## TASK OBJECTIVE
Reproduce the stretch of data from the line containing "How far away is point (702, 472)" through the end, swapping "options" for "choices" and leaving everything else unchanged.

>> Begin DATASET EXTRACT

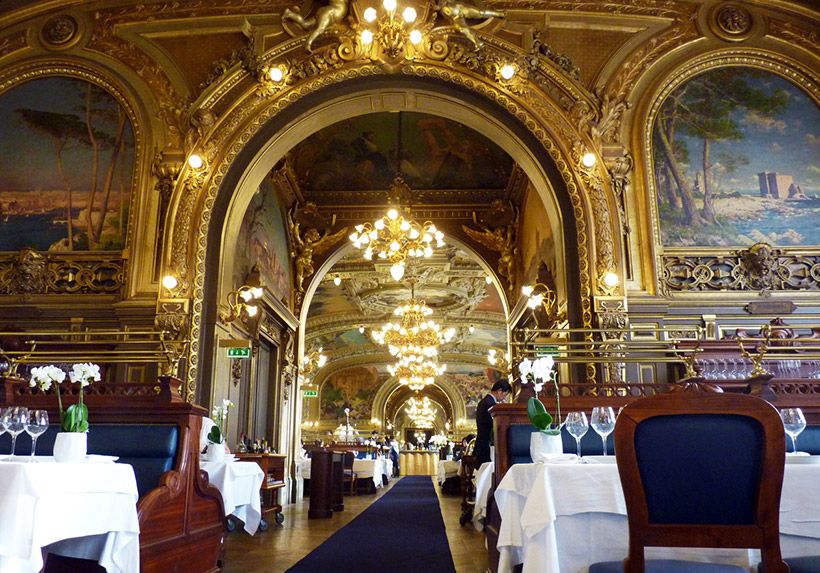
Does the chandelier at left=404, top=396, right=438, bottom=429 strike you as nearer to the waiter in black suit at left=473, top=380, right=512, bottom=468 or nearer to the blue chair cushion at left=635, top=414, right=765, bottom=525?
the waiter in black suit at left=473, top=380, right=512, bottom=468

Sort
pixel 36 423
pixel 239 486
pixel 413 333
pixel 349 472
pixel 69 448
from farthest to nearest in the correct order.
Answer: pixel 413 333 → pixel 349 472 → pixel 239 486 → pixel 36 423 → pixel 69 448

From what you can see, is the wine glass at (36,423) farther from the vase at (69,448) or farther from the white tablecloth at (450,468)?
the white tablecloth at (450,468)

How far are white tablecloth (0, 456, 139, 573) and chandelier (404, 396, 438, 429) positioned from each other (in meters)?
37.8

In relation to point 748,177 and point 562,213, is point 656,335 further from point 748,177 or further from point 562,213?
point 748,177

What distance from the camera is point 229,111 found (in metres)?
9.84

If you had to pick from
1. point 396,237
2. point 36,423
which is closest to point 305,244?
point 396,237

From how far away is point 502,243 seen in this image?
1471cm

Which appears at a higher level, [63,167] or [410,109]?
[410,109]

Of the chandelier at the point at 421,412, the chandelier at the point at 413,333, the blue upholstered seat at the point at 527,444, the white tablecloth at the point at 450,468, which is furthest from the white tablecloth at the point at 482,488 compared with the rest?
the chandelier at the point at 421,412

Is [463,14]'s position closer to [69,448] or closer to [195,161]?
[195,161]

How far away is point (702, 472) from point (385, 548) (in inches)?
189

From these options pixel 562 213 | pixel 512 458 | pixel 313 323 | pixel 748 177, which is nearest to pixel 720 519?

>> End DATASET EXTRACT

## FULL ANSWER
How far away is point (702, 472) from point (385, 548) (in inches)?
189

From these choices pixel 562 213 | pixel 512 458 | pixel 313 323 | pixel 748 177, which is nearest to pixel 720 519?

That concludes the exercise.